Ci sono naturalmente critiche e obiezioni a questa proposta.
Da un punto di vista politico la principale è che si finirebbe per privilegiare maggiormente i privilegiati: chi ha maggiori opportunità finanziarie, culturali e sociali per accedere ad una miglior formazione e, presumibilmente, conoscenza.
Ma, obbiettano anche altri, il professore Brennan sembrerebbe vittima di una illusione: che a una maggior consapevolezza e conoscenza corrisponda un esito migliore delle scelte.
Secondo Althaus, lo studioso che Brennan stesso prende a riferimento, infatti i modelli statistici usati sono approssimazioni non applicabili nella realtà.
Nella vita reale la conoscenza non è mai calata asetticamente nella testa delle persone come nelle simulazioni e subisce influenze culturali, sociali e di altro genere, per cui le previsioni sull’esito delle decisioni informate non è così immediato.
Non ci sono inoltre garanzie di alcune genere sulla bontà delle decisioni prese da una maggioranza “bene informata”: sia perché non è scontato che agiscano per il bene comune sia perché anche i “bene informati” potrebbero prendere delle clamorose cantonate. La bolla immobiliare che poi sfociò nella crisi mondiale che ancora fa sentire i suoi effetti ne è una prova.

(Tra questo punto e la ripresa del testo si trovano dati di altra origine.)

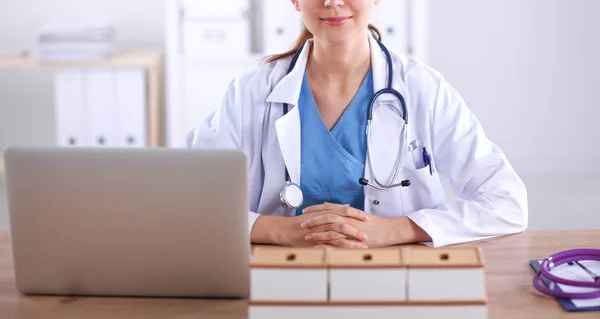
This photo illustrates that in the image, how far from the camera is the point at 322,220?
163 centimetres

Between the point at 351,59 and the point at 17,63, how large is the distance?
227 centimetres

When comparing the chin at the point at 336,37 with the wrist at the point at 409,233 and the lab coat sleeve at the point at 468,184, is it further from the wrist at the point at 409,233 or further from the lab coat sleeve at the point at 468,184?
the wrist at the point at 409,233

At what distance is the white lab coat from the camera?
1846mm

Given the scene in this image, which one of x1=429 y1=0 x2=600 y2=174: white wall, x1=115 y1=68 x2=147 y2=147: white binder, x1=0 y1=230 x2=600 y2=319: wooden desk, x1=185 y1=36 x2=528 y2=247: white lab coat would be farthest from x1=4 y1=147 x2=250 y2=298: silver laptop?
x1=429 y1=0 x2=600 y2=174: white wall

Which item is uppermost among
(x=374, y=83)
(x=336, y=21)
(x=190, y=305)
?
(x=336, y=21)

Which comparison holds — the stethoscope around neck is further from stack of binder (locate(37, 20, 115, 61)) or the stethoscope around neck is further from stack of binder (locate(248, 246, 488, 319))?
stack of binder (locate(37, 20, 115, 61))

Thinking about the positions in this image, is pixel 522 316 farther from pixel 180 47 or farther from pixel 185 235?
pixel 180 47

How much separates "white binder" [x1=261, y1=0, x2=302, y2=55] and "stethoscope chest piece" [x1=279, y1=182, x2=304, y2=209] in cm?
206

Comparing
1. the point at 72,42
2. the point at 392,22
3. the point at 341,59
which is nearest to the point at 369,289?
the point at 341,59

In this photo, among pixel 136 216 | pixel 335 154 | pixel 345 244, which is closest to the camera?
pixel 136 216

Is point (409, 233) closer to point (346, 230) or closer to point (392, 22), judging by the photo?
point (346, 230)

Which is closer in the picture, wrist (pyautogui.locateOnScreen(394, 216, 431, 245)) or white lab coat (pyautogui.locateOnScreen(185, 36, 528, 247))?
wrist (pyautogui.locateOnScreen(394, 216, 431, 245))

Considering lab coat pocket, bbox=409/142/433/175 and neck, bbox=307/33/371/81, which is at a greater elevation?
neck, bbox=307/33/371/81

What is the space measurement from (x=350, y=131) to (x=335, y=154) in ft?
0.19
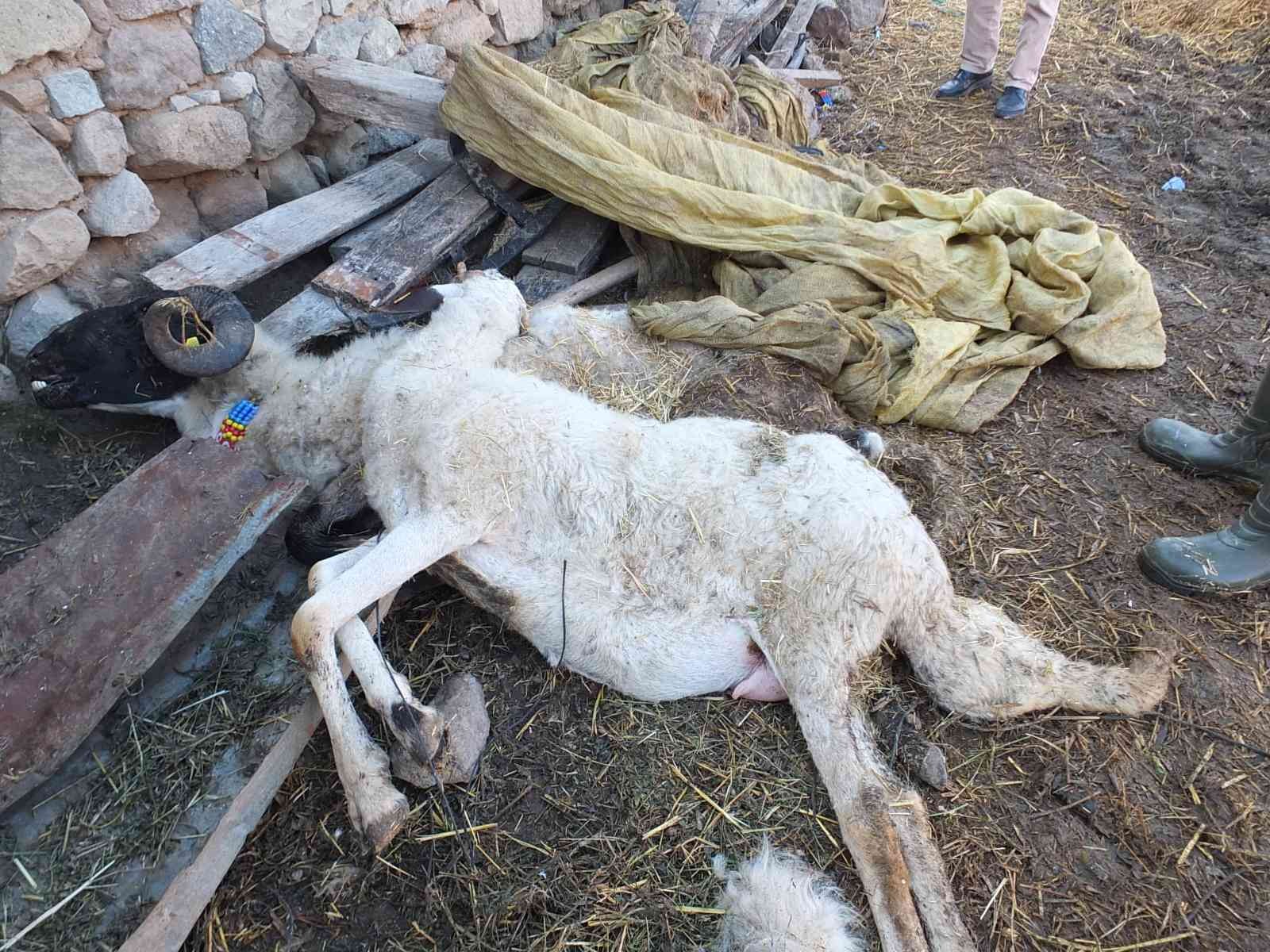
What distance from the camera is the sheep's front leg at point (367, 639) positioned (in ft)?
7.89

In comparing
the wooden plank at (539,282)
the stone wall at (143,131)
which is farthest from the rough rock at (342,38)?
the wooden plank at (539,282)

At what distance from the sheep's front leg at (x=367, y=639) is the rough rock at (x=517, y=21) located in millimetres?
4505

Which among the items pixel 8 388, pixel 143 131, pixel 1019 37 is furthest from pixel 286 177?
pixel 1019 37

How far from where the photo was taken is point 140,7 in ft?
11.5

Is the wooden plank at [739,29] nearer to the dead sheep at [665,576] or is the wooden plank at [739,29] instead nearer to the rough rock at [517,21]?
the rough rock at [517,21]

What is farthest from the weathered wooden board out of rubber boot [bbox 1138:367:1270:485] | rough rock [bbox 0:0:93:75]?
rubber boot [bbox 1138:367:1270:485]

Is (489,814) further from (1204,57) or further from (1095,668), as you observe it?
(1204,57)

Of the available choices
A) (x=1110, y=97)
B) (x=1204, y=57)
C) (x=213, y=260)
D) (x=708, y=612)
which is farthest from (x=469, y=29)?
(x=1204, y=57)

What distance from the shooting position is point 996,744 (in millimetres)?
2662

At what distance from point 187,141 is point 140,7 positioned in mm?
578

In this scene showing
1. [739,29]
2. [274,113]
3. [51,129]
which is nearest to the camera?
[51,129]

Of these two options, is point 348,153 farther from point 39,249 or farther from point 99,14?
point 39,249

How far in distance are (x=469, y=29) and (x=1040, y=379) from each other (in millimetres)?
4495

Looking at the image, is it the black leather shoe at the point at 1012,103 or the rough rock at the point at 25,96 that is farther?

L’opinione pubblica, anche se qualificata, può essere facilmente manipolata da chi conosce i meccanismi della propagazione virale delle informazioni nelle reti.
Meccanismi bene esposti già nel 2004 da Duncan Watts nel suo libro “Six degrees - the science of a connected age”.
Sfortunatamente non ne esiste una edizione italiana, ma acquisire almeno alcune nozioni di base di questa scienza può essere fondamentale per essere dei cittadini più consapevoli e meno manipolabili.
E ne gioveranno anche le vostre strategie di marketing sui social network.
Che l’idea di epistocrazia non sia un tentativo di diffondere viralmente un sistema che è solo apparentemente migliore a quello già in uso?